### Exercise text
=== Section Start ===

The Result Assessment Tool (RAT) is a software toolkit that allows researchers to conduct large-scale studies based on results from (commercial) search engines and other information retrieval systems. It is developed by the research group Search Studies at the Hamburg University of Applied Sciences in Germany. The RAT project is funded by the German Research Foundation (DFG –Deutsche Forschungsgemeinschaft) from 8/2021 until 10/2024, project number 460676551.

=== Section End ===

### Data for review
=== Section Start ===

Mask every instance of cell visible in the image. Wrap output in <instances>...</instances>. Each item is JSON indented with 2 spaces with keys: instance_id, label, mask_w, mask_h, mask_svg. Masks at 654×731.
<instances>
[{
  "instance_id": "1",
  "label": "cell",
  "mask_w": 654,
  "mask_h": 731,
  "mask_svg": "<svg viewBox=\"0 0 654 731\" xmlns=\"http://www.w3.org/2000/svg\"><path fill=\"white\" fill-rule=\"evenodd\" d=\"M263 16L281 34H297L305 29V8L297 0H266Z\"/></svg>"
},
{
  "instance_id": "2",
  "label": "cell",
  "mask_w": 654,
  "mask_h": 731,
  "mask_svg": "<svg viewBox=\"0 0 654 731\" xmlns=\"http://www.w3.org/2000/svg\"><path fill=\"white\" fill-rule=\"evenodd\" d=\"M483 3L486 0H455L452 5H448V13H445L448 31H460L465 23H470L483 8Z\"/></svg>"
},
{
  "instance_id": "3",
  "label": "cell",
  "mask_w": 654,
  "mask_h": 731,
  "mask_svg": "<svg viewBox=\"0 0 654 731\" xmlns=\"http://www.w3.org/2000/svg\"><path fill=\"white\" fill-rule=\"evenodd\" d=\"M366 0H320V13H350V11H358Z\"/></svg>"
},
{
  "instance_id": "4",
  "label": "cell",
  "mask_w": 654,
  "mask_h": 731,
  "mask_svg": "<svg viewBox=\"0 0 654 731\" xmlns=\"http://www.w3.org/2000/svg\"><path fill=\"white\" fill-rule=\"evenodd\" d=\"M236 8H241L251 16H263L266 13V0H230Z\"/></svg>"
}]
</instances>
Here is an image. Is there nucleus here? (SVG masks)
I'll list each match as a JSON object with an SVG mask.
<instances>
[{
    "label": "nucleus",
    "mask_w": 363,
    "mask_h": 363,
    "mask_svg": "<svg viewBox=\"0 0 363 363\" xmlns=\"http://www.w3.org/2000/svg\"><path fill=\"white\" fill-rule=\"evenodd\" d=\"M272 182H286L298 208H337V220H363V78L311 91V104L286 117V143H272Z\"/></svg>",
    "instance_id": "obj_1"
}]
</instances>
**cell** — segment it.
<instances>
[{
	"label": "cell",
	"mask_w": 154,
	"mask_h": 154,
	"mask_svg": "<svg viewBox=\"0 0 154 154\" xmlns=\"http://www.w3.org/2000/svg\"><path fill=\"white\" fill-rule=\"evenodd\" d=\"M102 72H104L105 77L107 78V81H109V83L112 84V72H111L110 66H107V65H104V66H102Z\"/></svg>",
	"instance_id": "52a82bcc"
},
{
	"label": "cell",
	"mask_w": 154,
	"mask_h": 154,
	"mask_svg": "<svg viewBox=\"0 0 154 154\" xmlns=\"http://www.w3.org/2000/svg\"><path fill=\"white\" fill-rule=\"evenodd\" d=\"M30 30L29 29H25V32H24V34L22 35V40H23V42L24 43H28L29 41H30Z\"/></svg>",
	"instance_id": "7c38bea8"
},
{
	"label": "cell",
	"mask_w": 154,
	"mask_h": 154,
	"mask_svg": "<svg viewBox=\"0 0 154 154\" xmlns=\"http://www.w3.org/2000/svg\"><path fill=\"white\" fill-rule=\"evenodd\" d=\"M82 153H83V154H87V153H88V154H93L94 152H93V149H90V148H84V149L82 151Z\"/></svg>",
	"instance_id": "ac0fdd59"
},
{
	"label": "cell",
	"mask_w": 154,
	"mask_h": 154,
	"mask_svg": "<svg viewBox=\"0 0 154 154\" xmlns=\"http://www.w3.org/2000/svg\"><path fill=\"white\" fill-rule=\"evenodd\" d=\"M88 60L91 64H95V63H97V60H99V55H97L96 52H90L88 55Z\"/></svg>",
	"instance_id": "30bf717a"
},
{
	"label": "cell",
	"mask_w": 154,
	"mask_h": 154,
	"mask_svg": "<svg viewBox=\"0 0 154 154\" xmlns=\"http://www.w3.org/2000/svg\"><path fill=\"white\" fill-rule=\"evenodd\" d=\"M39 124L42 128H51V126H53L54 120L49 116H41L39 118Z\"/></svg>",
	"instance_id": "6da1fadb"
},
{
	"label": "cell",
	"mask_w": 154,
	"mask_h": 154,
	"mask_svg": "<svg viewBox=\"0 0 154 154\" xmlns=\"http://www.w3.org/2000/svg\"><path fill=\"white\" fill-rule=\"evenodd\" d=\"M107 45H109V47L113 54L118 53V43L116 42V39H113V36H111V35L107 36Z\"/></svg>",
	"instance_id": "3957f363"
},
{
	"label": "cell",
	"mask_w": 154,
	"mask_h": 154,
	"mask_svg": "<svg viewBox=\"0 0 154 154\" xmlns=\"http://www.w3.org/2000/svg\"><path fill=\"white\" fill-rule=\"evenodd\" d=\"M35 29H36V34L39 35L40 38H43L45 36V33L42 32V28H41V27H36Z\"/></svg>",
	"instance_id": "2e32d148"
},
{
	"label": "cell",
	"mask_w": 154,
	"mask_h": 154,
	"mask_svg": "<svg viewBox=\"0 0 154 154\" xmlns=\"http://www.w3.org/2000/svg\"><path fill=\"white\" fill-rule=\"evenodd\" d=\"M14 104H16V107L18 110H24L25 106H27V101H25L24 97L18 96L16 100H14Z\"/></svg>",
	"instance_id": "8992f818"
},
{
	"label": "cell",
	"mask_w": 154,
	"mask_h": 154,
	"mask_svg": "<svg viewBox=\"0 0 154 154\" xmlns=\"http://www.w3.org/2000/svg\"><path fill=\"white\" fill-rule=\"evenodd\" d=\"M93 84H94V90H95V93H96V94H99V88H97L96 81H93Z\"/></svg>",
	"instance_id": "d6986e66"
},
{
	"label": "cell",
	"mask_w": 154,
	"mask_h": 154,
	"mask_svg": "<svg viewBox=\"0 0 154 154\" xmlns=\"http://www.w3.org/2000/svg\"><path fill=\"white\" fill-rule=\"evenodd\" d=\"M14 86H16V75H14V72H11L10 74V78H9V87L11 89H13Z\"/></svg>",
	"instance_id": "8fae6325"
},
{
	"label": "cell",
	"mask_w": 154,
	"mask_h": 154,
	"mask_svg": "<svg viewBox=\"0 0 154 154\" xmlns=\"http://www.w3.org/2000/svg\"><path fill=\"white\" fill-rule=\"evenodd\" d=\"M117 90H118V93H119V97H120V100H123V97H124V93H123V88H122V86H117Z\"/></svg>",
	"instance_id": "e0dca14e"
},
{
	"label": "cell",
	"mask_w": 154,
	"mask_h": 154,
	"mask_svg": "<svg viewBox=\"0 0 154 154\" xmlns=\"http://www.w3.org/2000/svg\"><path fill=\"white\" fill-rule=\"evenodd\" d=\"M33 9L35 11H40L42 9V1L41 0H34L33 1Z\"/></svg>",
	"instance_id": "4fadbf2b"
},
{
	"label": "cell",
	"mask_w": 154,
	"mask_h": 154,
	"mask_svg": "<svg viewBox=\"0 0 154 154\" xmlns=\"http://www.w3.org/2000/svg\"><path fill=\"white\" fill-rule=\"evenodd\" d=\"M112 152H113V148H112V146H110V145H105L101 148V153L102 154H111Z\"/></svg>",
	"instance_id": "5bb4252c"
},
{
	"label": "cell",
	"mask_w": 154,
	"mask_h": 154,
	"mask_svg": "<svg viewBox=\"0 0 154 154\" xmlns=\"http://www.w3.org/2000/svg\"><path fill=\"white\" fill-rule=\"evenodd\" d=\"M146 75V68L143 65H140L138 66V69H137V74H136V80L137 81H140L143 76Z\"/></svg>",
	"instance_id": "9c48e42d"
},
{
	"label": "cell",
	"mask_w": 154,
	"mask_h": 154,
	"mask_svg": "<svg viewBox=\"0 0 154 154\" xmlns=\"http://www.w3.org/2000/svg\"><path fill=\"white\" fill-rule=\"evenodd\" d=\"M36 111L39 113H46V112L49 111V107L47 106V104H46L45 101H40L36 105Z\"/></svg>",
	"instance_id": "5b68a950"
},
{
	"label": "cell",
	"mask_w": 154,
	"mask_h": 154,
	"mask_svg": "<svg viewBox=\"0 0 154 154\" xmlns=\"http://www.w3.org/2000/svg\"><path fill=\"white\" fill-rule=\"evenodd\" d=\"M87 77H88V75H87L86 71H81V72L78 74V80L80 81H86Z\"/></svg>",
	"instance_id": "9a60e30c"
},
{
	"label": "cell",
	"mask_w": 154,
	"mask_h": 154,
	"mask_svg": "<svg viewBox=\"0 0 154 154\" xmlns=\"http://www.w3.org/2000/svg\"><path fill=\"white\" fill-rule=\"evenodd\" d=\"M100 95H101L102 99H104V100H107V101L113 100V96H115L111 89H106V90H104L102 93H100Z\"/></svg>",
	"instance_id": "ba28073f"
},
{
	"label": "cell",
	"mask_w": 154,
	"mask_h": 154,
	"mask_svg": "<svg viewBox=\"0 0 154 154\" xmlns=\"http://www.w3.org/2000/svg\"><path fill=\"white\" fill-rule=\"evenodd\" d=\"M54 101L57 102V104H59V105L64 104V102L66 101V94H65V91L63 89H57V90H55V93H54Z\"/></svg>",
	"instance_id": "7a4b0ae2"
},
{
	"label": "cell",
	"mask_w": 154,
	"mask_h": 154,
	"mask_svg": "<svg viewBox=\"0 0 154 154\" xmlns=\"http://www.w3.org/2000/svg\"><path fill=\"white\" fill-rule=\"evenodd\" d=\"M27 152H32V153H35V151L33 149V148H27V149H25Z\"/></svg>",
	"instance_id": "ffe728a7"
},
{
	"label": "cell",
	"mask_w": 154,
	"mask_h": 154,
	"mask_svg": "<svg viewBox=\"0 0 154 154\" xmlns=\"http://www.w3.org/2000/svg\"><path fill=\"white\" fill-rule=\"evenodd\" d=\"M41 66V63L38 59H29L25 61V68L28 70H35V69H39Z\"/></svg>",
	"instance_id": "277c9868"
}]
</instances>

=== Section End ===

### What the exercise asks
Update the Result Assessment Tool text, starting with "The Result Assessment" and going on through "project number 460676551.", and write that stretch out again with "software toolkit" changed to "software suite".

### Reply
The Result Assessment Tool (RAT) is a software suite that allows researchers to conduct large-scale studies based on results from (commercial) search engines and other information retrieval systems. It is developed by the research group Search Studies at the Hamburg University of Applied Sciences in Germany. The RAT project is funded by the German Research Foundation (DFG –Deutsche Forschungsgemeinschaft) from 8/2021 until 10/2024, project number 460676551.